Lucca Independent and Prosperous City of Commerce
In 990 the Lombard rule ended and was replaced by the Franks. In the late 10th century Lucca started to lose importance and with the Holy Roman Empire Florence became the new capital of the Margravate of Tuscany.
The Franks were succeeded by the house of Canossa, whose rule ended with the death of Matilde di Canossa in 1115. In those years Lucca, a city of merchants and bankers, moved towards independence.
In 1118 the city was granted a charter of liberties, and the commune of Lucca was established.
In this period, an age of great economic and political prosperity began, and Lucca started expanding its markets and trades all over Europe. This was also the era of town planning and architectural improvements.

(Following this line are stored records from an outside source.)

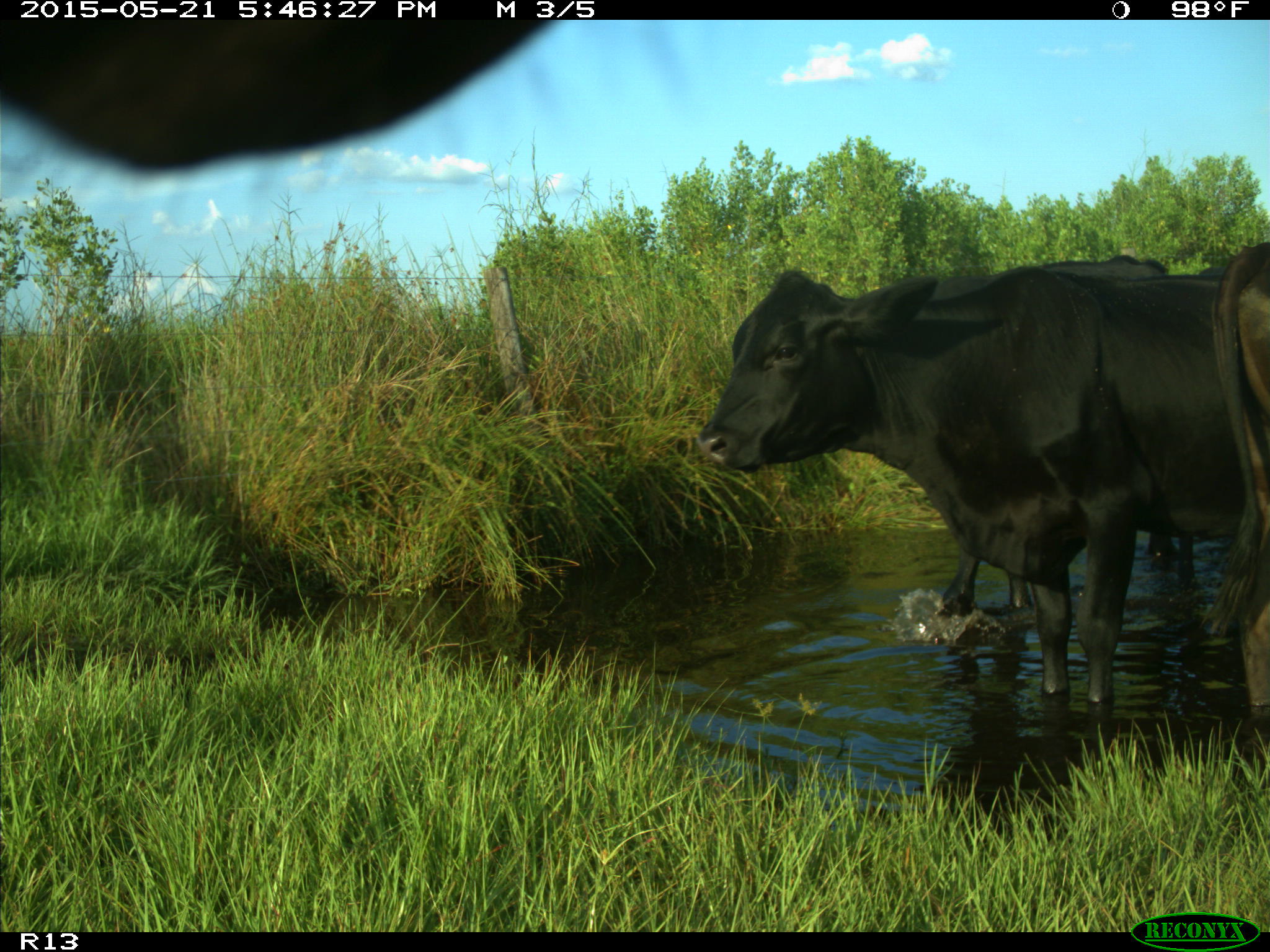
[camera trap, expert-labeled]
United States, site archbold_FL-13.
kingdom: Animalia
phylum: Chordata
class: Mammalia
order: Artiodactyla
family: Bovidae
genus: Bos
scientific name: Bos taurus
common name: domestic cow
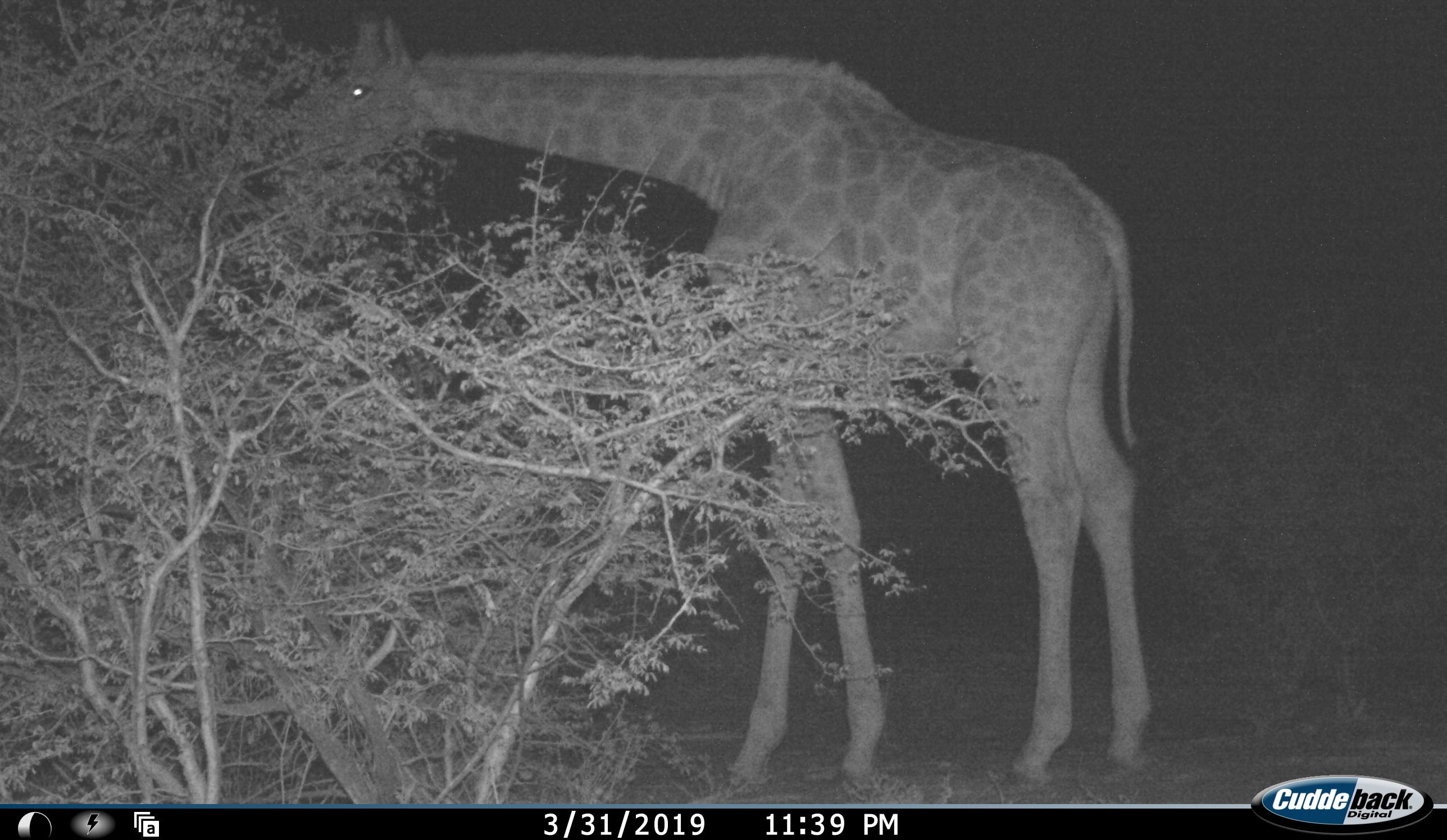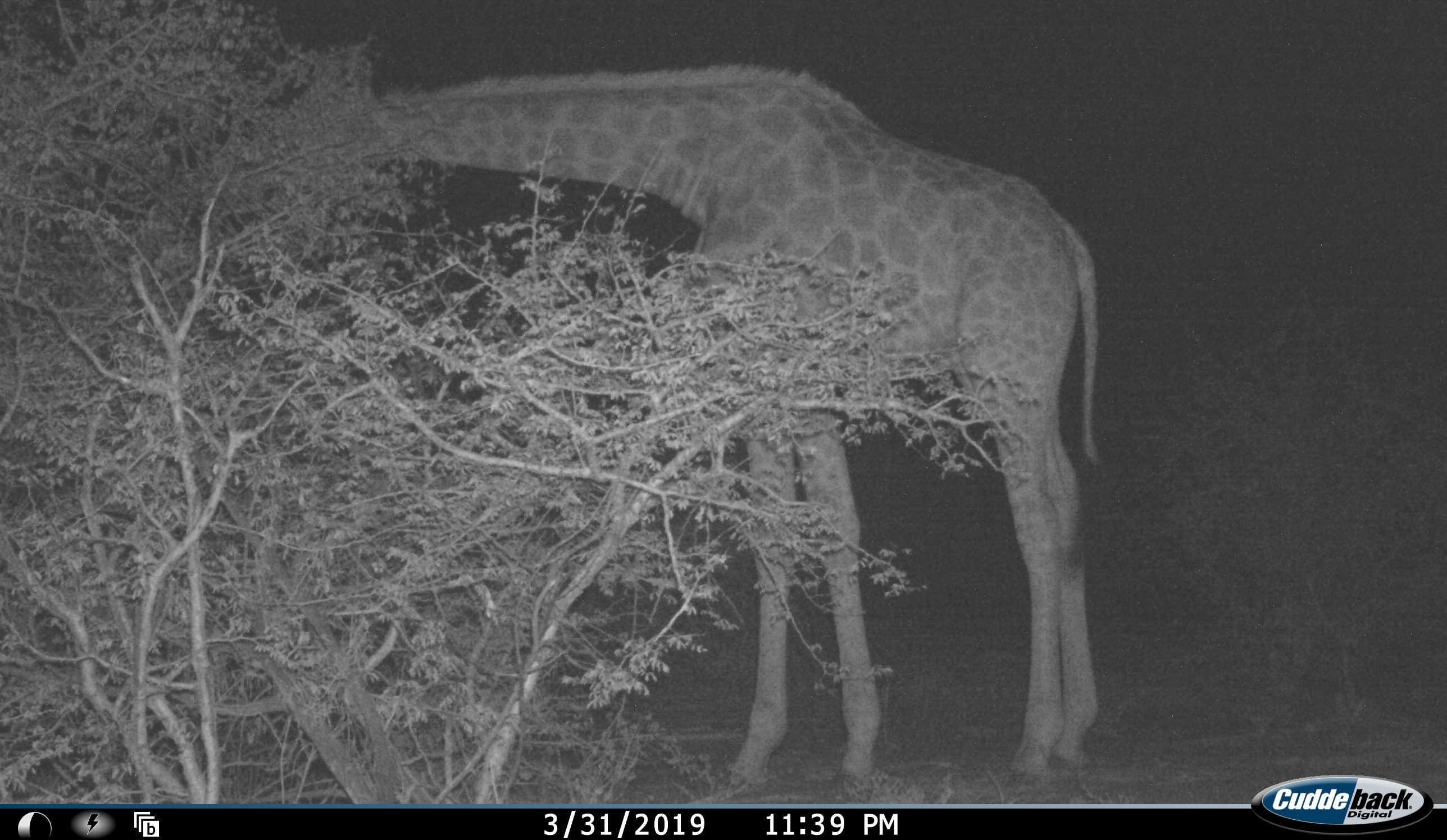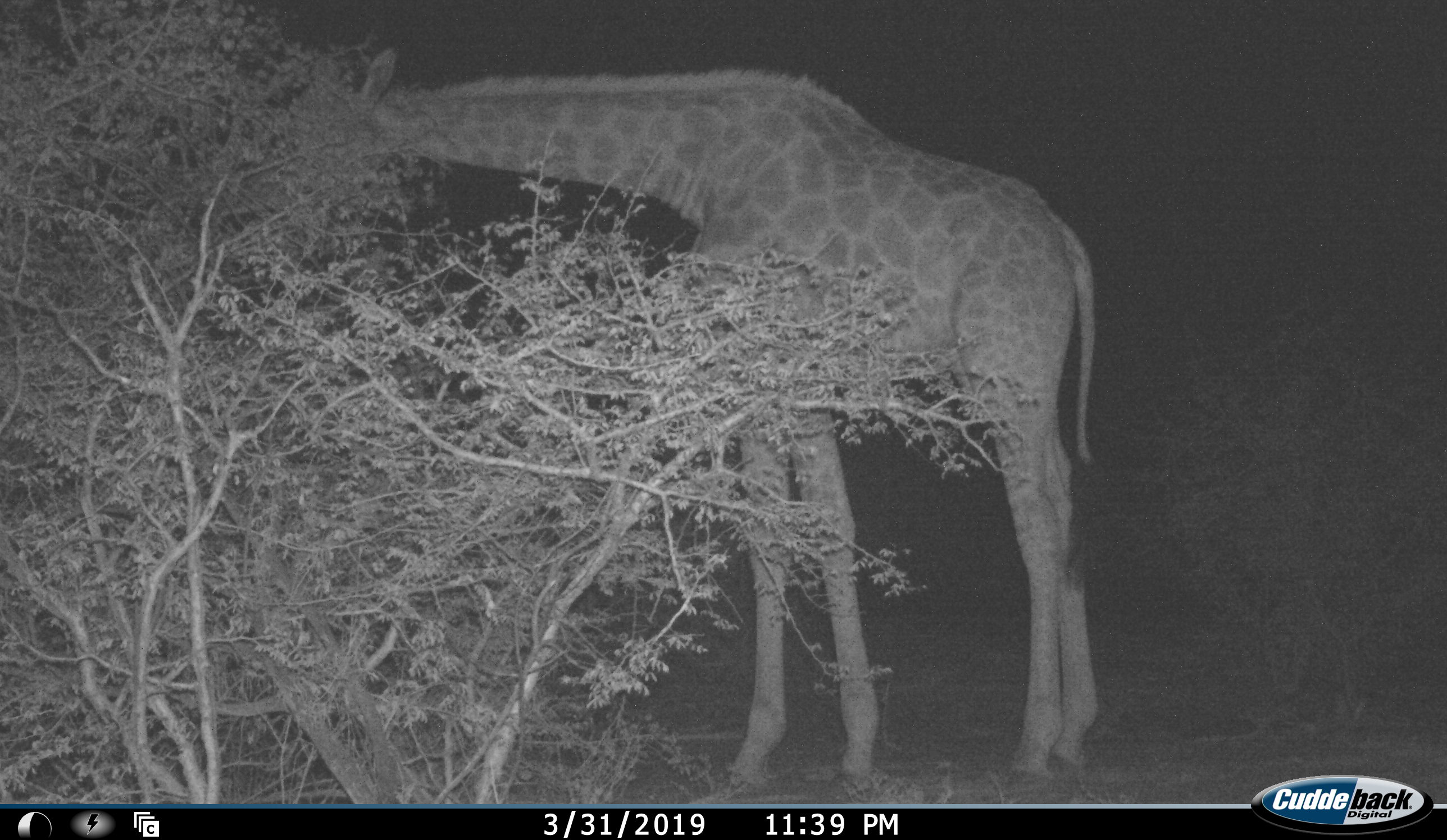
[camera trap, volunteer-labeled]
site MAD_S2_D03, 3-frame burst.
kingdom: Animalia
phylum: Chordata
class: Mammalia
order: Artiodactyla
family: Giraffidae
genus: Giraffa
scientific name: Giraffa camelopardalis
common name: giraffe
Giraffe (Giraffa camelopardalis), count 1. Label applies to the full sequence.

Like Florence and many other cities of Northern Italy, Lucca was a republic in its own right during the Renaissance. Despite many conflicts with its powerful neighbouring cities and with ambitious noble dinasties, Lucca overall kept its independence until it was conquered by the French in 1799.
In 1805 Lucca became a principality, Principato di Lucca e Piombino, assigned to Napoleon’s sister Bonaparte Elisa Bonaparte and her husband Felice Baciocchi. During the Congress of Vienna in 1815 the Duchy of Lucca was created, ruled by the Spanish infanta Maria Luisa di Borbone-Spagna, widow of the former king Louis of Etruria, succeded in 1824 by her son Charles Louis (Carlo Ludovico di Borbone), who ceded it to the Grand Duchy of Tuscany in 1847.
In 1860 it was united to the Kingdom of Sardinia, and when Italy was unified and became independent from foreign domination in 1861, Lucca became part of the newly-formed Kingdom of Italy.